Hello,
lxml.etree.parse is able to load gzipped XML files directly, but
lxml.etree.iterparse is not. See below for an interactive session
demonstrating the problem on debian stable. Is it the expected
behavior, or is it a bug?
The documentation does address this point, it says only:
> lxml can parse from a local file, an HTTP URL or an FTP URL. It
> also auto-detects and reads gzip-compressed XML files (.gz).
Context: I'm handling hundreds of GB-sized files. It would be nice to
store them gzipped and have lxml decompress them on the fly, without
any specific Python code.
Thanks!
% python
Python 2.5.2 (r252:60911, Jan 4 2009, 21:59:32)
[GCC 4.3.2] on linux2
Type "help", "copyright", "credits" or "license" for more information.
>>> import gzip, sys
>>> from lxml import etree
>>> print etree.__version__
2.1.1
Let's create a gzipped XML file:
>>> gzip.open('test.xml.gz', 'wb').write('<a><b /></a>')
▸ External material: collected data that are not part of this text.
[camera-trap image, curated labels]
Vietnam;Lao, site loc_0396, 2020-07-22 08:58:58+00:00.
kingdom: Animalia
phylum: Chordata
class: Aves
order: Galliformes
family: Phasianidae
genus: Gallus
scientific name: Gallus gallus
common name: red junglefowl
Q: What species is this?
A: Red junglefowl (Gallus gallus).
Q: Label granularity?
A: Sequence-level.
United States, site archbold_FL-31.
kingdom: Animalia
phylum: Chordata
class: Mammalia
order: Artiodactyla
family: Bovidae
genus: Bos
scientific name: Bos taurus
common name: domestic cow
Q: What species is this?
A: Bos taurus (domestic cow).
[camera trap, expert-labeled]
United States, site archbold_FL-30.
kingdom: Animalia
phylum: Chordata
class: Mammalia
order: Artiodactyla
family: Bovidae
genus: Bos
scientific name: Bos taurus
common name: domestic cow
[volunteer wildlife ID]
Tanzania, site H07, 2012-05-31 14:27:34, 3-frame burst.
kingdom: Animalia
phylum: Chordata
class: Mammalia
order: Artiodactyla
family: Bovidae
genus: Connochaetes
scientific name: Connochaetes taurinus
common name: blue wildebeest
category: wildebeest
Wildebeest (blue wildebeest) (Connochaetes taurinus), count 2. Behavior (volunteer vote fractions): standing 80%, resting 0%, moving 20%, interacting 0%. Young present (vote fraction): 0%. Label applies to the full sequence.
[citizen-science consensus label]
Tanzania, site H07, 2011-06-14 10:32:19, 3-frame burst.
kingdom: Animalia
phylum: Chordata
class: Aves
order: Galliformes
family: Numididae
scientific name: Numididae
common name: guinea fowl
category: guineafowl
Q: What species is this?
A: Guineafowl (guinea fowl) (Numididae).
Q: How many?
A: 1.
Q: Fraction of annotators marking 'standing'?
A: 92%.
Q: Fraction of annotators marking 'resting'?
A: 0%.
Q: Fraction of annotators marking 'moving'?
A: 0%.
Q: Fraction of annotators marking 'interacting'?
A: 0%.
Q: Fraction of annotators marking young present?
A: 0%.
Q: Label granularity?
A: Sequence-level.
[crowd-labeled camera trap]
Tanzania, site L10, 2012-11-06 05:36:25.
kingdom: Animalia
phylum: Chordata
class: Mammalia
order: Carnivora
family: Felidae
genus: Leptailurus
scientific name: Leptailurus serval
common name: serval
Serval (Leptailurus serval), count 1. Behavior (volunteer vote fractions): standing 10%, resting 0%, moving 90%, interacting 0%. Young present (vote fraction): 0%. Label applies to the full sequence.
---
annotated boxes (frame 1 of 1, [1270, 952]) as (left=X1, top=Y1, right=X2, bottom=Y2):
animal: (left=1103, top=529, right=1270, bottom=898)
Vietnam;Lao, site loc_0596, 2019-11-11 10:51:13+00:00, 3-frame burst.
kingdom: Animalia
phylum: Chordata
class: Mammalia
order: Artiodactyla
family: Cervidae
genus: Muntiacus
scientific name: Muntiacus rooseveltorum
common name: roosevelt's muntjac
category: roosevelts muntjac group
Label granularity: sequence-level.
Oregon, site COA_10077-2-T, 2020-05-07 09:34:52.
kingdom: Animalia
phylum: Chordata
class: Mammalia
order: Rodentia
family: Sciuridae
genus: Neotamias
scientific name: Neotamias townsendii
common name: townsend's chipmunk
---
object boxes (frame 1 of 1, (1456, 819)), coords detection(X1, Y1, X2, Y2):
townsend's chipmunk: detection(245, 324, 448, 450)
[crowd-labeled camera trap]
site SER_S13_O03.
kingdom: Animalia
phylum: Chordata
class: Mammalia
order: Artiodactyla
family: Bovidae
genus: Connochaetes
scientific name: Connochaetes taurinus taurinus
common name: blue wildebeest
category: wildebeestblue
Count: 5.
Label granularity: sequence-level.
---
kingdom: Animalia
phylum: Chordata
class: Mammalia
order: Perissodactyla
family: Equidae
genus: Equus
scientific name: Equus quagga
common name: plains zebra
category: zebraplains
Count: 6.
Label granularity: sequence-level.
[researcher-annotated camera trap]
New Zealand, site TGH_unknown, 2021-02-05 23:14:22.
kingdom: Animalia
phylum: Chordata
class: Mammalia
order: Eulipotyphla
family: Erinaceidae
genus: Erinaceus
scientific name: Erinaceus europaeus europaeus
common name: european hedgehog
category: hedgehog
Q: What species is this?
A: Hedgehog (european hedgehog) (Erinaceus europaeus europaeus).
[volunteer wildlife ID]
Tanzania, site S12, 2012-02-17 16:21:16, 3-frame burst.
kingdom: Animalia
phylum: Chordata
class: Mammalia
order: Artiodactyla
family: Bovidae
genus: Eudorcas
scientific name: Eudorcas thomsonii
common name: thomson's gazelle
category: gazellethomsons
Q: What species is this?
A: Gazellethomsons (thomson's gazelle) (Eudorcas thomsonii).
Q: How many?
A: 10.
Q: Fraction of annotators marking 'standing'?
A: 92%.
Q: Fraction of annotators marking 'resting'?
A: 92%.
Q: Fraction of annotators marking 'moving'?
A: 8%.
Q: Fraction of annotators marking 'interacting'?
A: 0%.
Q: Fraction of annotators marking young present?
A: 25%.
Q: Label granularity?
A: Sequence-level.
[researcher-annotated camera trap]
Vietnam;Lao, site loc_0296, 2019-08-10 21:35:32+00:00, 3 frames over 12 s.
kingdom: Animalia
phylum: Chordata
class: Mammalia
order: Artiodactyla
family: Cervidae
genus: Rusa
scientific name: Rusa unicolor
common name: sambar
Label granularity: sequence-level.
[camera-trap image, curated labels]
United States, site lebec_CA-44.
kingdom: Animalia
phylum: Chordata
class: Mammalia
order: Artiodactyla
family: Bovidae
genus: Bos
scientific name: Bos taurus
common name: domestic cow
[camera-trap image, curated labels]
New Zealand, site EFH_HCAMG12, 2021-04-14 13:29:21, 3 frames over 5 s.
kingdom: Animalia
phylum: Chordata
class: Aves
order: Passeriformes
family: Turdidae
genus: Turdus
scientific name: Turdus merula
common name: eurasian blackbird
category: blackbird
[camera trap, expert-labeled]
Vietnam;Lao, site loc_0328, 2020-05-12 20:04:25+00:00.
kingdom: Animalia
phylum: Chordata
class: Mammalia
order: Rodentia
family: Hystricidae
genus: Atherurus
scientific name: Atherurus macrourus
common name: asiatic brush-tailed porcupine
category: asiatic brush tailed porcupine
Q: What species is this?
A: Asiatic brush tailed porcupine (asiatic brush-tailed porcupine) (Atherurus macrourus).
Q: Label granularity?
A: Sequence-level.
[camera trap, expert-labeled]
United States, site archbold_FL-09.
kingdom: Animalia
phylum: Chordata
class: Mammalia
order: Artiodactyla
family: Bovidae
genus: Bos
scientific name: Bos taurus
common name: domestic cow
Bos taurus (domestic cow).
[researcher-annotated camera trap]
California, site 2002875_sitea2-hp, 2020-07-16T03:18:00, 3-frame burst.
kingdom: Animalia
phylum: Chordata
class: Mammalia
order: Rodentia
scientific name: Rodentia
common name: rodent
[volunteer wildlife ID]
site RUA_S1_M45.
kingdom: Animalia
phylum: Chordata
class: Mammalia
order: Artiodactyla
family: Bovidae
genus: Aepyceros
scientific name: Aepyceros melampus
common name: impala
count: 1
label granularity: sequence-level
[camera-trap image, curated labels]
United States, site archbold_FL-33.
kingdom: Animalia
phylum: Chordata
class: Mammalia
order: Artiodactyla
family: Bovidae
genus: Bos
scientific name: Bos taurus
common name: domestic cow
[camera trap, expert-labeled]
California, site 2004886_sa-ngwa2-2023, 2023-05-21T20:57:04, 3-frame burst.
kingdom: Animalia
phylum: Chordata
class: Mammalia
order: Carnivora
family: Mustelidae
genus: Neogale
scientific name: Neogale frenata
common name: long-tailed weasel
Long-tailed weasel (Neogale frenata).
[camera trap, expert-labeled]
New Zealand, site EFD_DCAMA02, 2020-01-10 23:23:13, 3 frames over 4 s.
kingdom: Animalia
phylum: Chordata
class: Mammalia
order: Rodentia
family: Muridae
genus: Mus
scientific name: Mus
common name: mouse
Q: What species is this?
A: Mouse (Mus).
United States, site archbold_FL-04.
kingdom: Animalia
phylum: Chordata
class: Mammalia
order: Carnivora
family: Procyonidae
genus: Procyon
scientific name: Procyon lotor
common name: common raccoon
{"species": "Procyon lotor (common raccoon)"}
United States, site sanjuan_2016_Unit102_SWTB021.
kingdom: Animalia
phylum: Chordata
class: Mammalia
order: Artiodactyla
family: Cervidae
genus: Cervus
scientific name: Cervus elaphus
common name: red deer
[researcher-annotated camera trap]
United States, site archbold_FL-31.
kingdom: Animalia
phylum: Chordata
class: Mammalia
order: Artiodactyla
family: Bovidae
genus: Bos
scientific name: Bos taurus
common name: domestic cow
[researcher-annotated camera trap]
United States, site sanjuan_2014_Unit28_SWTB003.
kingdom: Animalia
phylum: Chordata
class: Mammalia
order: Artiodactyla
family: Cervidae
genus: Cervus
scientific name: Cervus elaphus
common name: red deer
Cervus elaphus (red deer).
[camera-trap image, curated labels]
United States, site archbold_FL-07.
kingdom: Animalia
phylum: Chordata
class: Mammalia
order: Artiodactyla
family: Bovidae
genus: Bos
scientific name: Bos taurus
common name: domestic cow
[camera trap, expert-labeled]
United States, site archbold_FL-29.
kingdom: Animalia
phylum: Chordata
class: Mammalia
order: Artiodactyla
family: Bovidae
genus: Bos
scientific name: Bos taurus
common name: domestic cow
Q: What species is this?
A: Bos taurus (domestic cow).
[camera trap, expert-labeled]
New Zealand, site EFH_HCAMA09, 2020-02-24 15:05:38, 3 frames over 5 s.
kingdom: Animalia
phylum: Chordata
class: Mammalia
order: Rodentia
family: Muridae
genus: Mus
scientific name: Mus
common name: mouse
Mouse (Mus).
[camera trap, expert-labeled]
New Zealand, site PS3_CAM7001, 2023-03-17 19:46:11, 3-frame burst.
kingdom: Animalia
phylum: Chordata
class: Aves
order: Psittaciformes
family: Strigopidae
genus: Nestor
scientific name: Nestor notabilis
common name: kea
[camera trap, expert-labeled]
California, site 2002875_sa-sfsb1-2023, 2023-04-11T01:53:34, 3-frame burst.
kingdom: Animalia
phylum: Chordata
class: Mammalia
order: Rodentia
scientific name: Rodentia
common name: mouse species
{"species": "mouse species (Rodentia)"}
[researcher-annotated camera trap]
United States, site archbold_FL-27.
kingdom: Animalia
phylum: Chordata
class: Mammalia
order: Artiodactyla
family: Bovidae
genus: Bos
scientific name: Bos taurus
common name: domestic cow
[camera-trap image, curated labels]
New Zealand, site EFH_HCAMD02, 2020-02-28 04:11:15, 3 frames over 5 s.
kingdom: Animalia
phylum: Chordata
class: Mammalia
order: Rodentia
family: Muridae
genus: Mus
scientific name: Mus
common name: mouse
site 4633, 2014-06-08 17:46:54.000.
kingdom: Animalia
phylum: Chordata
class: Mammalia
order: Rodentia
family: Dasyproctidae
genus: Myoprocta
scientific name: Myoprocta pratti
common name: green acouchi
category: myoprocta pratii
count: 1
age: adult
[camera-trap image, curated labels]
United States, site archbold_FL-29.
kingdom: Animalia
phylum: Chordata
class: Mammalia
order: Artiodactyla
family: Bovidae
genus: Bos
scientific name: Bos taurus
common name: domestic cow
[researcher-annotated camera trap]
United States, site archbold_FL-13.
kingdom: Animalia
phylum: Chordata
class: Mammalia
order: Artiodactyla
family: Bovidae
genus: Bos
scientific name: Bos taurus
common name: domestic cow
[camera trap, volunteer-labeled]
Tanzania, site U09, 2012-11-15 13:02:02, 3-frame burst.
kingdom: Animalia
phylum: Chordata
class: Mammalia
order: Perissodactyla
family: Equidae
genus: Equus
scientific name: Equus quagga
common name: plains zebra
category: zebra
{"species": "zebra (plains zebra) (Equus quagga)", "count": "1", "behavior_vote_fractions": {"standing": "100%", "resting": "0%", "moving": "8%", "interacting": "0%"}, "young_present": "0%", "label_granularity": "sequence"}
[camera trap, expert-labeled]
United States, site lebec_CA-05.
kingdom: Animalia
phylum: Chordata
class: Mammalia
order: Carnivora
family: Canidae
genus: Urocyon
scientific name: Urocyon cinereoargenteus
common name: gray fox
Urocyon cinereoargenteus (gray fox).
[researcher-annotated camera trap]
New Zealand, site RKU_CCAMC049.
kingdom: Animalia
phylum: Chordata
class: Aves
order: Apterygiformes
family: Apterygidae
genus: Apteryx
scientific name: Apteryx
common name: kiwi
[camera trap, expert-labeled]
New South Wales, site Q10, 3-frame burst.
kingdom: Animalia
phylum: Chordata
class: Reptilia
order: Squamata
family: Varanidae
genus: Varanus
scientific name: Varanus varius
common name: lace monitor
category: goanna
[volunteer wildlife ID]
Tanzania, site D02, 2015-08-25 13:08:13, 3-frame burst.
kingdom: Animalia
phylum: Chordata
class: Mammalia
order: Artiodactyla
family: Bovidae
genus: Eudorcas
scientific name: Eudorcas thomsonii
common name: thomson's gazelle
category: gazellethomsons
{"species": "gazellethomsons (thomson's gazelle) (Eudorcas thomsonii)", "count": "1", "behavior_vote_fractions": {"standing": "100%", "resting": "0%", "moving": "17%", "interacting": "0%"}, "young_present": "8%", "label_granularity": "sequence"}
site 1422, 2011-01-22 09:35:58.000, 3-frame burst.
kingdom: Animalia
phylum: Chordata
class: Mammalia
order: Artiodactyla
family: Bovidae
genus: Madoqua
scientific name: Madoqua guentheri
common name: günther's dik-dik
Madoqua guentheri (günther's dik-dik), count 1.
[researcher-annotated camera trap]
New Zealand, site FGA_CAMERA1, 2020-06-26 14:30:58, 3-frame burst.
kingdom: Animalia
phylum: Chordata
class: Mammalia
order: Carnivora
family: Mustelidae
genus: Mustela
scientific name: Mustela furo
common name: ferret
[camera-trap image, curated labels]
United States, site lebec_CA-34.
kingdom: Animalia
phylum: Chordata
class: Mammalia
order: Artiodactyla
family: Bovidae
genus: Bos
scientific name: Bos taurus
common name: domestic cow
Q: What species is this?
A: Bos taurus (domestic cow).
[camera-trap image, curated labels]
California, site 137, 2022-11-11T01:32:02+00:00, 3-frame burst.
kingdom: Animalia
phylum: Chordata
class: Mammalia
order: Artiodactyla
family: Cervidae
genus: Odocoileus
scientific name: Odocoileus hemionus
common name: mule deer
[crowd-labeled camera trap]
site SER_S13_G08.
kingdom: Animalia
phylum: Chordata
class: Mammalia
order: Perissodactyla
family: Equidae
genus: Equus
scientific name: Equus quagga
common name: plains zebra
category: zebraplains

etree.parse is able to load it:
>>> tree = etree.parse('test.xml.gz')
>>> tree.write(sys.stdout); print
<a><b/></a>
etree.iterparse crashes:
>>> ctx = etree.iterparse('test.xml.gz')
>>> list(ctx)
Traceback (most recent call last):
File "<stdin>", line 1, in <module>
File "iterparse.pxi", line 498, in lxml.etree.iterparse.__next__
(src/lxml/lxml.etree.c:73245)
File "parser.pxi", line 564, in lxml.etree._raiseParseError (src/
lxml/lxml.etree.c:53770)
lxml.etree.XMLSyntaxError: Document is empty, line 1, column 1
etree.iterparse accepts the ungzipped file:
>>> ctx = etree.iterparse(gzip.open('test.xml.gz', 'rb'))
>>> list(ctx)
[(u'end', <Element b at 7f742b265310>), (u'end', <Element a at
7f742b2652b8>)]
--
Aymeric Augustin.